**About this exercise:** Using the profile of Josh Stephans's Elkland farm below, explain in one to three sentences why most of the family's chicken breeds are fairly rare.

**Selected text:**
········

Josh Stephans focuses his poultry and waterfowl operation on breeding- and show-quality birds
ELKLAND, MO. – In certain livestock circles around the Ozarks, Josh Stephans is a “goat guy.”
He has shown and judged meat goats across the country and has ventured to Canada to sort classes.
Today, Josh and his family still have goats and a few head of cattle, but the largest livestock operation at their Elkland, Mo., farm has feathers.
About 200 chickens, geese and ducks can be found at the farm, and just like his goats, Josh seeks birds of high quality.
“I got my first set of birds at around 10 years old,” Josh said. “I’ve had the poultry as long, if not longer, than the goats. They just kind of sat here and did nothing for a lot of years, but it has evolved over the last several years.”
Josh and his family, including wife Cassie, sons Grayson and Noah, and daughter Lucy, have as many as 15 different breeds of chickens.
“I like a little more odd, exotic or unusual breeds,” Josh explained. “That’s not to discredit breeds like White Rock, Wyandotte bantams, or something else you often see win at the show. Most of the breeds we have are fairly rare.”

········

**Information provided:**
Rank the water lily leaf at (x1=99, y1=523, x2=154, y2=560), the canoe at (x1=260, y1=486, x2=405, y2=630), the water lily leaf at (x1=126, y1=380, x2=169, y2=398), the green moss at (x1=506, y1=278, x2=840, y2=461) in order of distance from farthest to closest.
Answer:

········

**Output for this task:** Josh prefers "a little more odd, exotic or unusual breeds," so most of the family's as many as 15 chicken breeds are fairly rare. He adds that this preference is not meant to discredit breeds such as White Rock or Wyandotte bantams, which often win at shows.